Source passage:
Village in Birkenes Municipality, Norway

Herefoss is a village in Birkenes Municipality in Agder county, Norway. The village is located on the northeastern end of the Herefossfjorden which is a large lake on the river Tovdalselva. The Norwegian National Road 41 runs through the village connecting it to the village of Søre Herefoss, about 8 km to the south, and to the village of Hynnekleiv in Froland Municipality, about 10 km to the north. The lake Uldalsåna lies about 2 km to the northwest. Herefoss Church is located in the village.

==History==
Herefoss was historically the seat of public officials in this region. The fogd (bailiff) resided here from 1680 to 1820, and the sorenskriver (district judge) also lived here from 1724 to 1852. Herefoss was established as a prestegjeld in 1875. Herefoss Church was consecrated by Bishop Jacob von der Lippe in 1865.

Source material:
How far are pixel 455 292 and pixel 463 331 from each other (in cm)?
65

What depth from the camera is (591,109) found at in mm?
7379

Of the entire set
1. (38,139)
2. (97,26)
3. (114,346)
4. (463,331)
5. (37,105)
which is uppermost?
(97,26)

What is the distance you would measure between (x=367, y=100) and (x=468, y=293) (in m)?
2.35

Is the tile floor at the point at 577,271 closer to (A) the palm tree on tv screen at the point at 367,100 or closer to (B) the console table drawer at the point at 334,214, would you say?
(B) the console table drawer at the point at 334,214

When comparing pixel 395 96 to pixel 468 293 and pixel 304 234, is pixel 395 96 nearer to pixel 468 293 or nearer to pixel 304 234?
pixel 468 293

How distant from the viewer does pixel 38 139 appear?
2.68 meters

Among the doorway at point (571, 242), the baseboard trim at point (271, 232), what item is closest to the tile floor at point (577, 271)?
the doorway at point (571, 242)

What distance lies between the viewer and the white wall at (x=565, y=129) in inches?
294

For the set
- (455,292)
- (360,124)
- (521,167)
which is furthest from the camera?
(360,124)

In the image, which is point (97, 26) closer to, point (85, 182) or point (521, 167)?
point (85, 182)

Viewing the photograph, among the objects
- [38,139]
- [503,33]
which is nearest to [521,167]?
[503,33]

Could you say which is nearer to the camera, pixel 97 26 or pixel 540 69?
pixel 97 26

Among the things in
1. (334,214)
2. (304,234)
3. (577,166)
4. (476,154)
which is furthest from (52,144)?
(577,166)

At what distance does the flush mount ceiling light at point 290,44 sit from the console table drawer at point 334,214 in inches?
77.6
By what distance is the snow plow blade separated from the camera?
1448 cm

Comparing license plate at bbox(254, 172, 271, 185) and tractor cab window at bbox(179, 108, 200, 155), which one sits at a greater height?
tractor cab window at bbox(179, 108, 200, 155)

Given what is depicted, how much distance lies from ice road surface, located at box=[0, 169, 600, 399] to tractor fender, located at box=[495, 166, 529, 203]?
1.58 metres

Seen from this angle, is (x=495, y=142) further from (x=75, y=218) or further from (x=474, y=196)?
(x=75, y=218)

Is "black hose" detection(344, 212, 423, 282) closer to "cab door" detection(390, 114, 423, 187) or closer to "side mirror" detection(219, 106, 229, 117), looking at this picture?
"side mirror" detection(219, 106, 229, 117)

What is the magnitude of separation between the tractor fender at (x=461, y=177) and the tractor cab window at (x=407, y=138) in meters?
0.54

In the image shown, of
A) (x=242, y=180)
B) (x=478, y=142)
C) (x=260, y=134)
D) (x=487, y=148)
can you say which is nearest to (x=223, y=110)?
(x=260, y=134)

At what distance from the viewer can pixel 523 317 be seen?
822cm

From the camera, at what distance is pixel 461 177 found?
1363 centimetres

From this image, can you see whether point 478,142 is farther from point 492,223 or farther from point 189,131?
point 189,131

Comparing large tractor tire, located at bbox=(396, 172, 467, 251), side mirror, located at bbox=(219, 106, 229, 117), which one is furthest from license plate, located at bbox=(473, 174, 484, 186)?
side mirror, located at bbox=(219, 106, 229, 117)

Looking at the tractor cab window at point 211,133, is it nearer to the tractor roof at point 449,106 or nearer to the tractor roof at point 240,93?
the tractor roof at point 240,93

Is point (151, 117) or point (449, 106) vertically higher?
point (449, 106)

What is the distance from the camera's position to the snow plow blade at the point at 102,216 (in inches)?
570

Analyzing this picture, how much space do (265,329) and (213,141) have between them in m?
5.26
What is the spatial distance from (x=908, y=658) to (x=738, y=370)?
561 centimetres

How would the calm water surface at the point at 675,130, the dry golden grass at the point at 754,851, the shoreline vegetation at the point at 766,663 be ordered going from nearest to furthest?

---

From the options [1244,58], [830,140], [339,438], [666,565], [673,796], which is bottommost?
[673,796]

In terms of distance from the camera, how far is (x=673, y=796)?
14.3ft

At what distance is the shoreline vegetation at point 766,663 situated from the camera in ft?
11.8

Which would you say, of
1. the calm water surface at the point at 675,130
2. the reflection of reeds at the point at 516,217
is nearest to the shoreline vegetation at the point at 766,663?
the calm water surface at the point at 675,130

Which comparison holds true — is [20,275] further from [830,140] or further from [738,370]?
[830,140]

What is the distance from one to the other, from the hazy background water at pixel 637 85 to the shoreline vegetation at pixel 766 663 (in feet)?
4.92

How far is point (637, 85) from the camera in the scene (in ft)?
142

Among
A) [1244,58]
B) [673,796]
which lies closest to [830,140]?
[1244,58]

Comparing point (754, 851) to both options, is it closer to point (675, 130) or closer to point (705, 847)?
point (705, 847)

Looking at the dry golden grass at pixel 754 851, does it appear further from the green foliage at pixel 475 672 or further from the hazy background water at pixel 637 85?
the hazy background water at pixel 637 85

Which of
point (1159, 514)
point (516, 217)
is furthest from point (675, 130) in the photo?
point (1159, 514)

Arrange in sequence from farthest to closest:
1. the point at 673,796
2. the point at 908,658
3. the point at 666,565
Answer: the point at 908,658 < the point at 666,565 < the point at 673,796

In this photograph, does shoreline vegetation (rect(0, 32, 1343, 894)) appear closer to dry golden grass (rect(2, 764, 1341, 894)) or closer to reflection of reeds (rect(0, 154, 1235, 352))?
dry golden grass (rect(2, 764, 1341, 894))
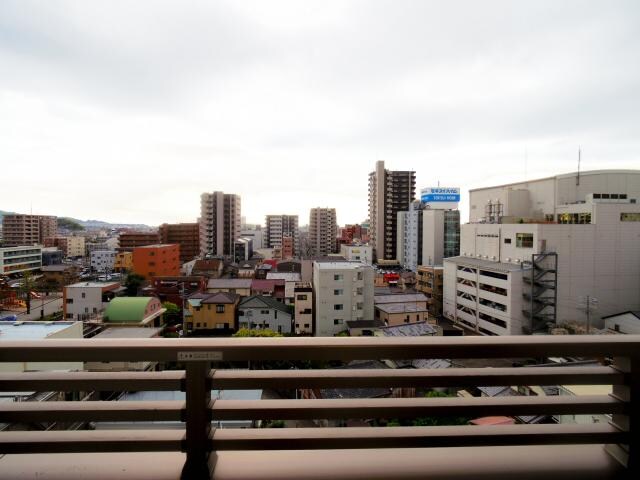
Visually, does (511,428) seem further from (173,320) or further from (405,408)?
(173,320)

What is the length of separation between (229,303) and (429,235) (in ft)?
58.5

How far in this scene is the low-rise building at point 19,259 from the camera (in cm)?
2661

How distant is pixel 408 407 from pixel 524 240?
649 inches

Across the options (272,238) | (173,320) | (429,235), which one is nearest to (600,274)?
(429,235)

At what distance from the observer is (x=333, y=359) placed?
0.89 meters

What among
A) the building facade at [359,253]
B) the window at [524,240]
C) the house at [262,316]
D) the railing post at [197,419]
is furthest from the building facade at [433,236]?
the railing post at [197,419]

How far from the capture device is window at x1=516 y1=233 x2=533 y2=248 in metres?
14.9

Activities:
- 1) Using the passage about Herefoss, decide whether each statement agrees with it. Answer yes or no for each, and quote the words from the passage that settle it.
(a) National Road 41 links Herefoss with Hynnekleiv, which lies about 10 km to the north.
(b) The fogd lived in Herefoss until 1852.
(c) Herefoss Church was consecrated in 1875.
- 2) Carry on the passage about Herefoss, picking up right after its last sentence.

Results:
- 1)
(a) Yes: "to the village of Hynnekleiv in Froland Municipality, about 10 km to the north"
(b) No: "The fogd (bailiff) resided here from 1680 to 1820"
(c) No: "Herefoss Church was consecrated by Bishop Jacob von der Lippe in 1865."

- 2)
Herefoss used to have a train station along the Sørlandsbanen railway line. The station was opened on 22 June 1938, but the use was discontinued in 1989. The station building is still standing. The village was the administrative centre of the old Herefoss Municipality which existed from 1838 until 1967 when it was merged into Birkenes Municipality.

===Name===
The first documented occurrence of the name Hegrafoss stems from 1487, and the Old Norse form of the name must then have been Hegrafors. The first element is the genitive case of the bird name hegri (grey heron; the same as the local river name, Hegra), and the last element is fors which means 'waterfall'. Later, it was spelled Heirefos and ultimately Herefoss.